▶ **Records shown**:
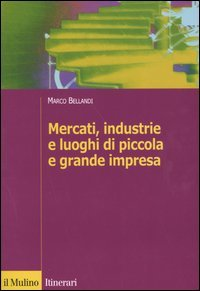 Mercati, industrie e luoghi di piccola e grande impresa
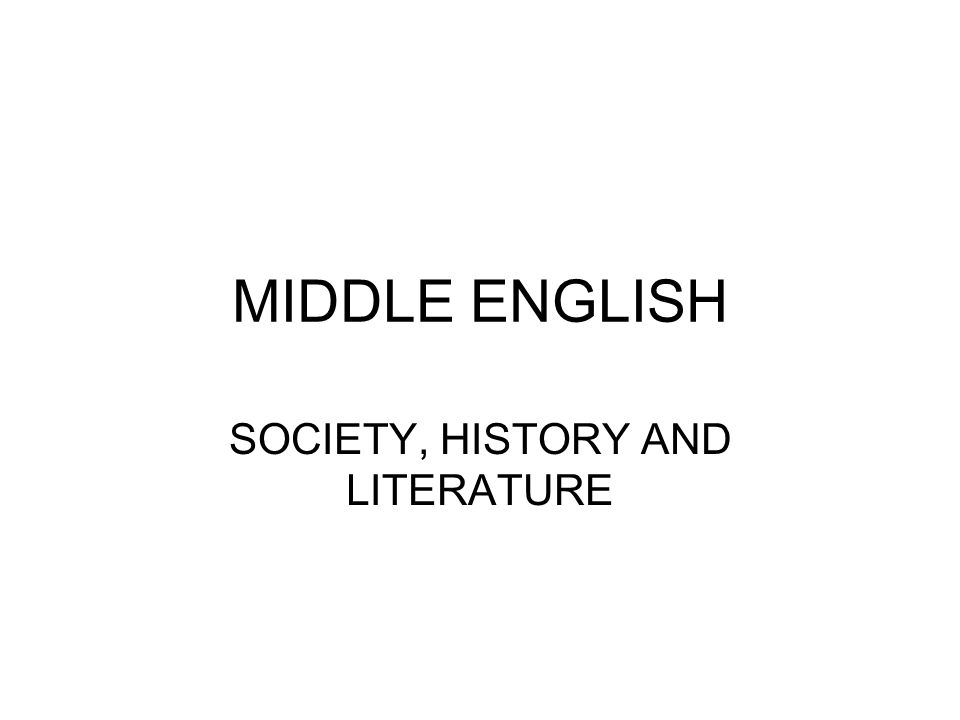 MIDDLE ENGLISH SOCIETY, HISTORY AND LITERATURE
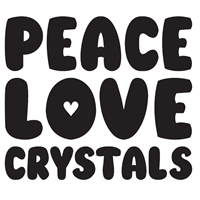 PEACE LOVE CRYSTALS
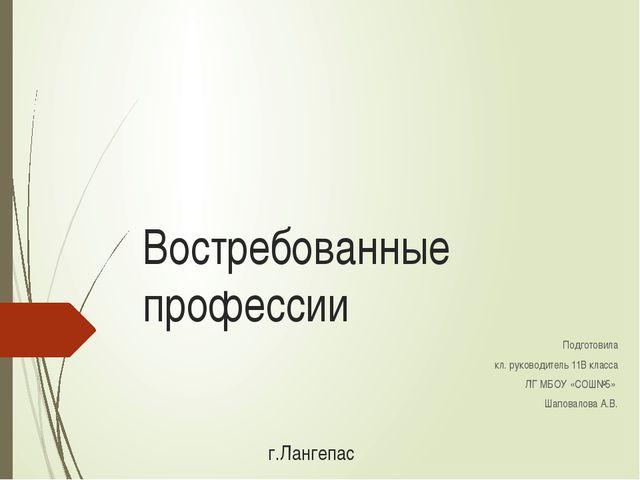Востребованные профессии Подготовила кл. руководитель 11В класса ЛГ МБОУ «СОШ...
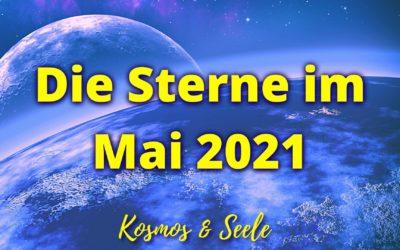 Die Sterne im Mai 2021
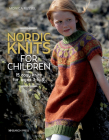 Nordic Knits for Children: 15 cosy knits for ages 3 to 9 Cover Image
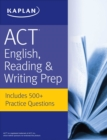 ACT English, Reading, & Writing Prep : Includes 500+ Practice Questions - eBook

==

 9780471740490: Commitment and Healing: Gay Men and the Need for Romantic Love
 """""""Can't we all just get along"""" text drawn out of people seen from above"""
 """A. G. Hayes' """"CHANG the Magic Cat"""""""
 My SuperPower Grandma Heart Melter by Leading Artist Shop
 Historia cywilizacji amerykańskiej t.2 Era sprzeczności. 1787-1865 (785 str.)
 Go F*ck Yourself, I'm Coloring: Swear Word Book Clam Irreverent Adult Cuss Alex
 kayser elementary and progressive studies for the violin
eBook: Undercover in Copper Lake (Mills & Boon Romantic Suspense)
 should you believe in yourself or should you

▶ **Your objective**:
Starting with the line above that holds "Востребованные профессии Подготовила", restate each line word for word up to and including the line that holds "Nordic Knits for". Drop the pictures.

▶ **Expected answer**:
Востребованные профессии Подготовила кл. руководитель 11В класса ЛГ МБОУ «СОШ...
 Die Sterne im Mai 2021
 Nordic Knits for Children: 15 cosy knits for ages 3 to 9 Cover Image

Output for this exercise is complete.